According to the Footwear Distributors and Retailers of America, inflation will likely continue to slow in the coming months as inventory exceeds demand in the footwear market. In 2022, full-year footwear prices rose 4.6% at the fastest rate in four decades.

American Apparel and  Footwear Association president and CEO Steve Lamar said certain tariffs are partly to blame for persisting inflation.

“Month after month we keep seeing evidence that ineffective Section 301 tariffs are baked into the prices that Americans pay to get dressed,” Lamar said in a statement. “It’s time to recognize that the only thing these tariffs will affect is how far Americans can stretch their dollar.”

Online prices in January also slowed, dropping 1% year over year, according to recent data from Adobe. This marked the fifth consecutive month of year-over-year price decreases. However, prices were up 1.7% from December, a month filled with large holiday discounts across multiple categories.

As inflation persists, the job market has stayed tight as wages increase across various industries. Meanwhile, in an effort to curb spending and rising prices, the Federal Reserve has implemented a series of interest rate hikes in recent months. In December, it raised rates another half a percentage point, marking the highest level in 15 years.

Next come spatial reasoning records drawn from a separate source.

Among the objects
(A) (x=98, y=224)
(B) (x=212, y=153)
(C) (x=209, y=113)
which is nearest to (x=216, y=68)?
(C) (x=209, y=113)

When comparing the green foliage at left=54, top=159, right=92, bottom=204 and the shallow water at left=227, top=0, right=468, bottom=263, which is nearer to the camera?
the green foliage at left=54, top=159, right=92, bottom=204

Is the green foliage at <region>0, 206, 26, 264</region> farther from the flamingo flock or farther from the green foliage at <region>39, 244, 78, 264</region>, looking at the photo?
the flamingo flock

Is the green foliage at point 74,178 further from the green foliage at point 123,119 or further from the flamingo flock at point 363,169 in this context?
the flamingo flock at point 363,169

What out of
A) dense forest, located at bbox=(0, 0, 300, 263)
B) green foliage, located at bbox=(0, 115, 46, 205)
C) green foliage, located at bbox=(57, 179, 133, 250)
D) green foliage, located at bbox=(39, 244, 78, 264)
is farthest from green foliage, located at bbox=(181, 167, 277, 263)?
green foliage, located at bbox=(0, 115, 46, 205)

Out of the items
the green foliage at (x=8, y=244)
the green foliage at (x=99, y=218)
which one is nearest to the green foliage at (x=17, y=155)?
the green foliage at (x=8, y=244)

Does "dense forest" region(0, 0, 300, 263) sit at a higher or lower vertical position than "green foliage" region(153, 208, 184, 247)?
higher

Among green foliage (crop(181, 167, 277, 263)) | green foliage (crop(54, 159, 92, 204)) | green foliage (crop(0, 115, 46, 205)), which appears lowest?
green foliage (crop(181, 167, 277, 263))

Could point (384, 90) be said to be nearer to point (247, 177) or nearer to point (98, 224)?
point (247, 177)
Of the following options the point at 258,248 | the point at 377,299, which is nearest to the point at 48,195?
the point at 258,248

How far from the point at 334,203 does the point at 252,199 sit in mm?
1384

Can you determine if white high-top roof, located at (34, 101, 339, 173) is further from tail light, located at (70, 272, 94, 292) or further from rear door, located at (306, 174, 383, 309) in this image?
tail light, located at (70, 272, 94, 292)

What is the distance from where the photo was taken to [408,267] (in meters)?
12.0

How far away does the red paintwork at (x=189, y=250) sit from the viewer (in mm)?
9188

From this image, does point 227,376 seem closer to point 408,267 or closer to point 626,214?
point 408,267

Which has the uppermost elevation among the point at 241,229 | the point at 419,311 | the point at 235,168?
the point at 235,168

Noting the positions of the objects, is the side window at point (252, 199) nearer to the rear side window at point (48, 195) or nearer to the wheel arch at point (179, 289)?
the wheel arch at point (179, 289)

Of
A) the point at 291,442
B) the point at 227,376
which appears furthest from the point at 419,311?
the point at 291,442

While these rate hikes are aiming to ease spending and cool inflation, they could potentially increase the chances of a recession in 2023 as well, the National Retail Federation’s chief economist Jack Kleinhenz said in a January report. However, he added this month that the economy appears “more resilient than expected” and that the U.S. economy will likely be able to avoid a recession — and even potentially see growth — in 2023.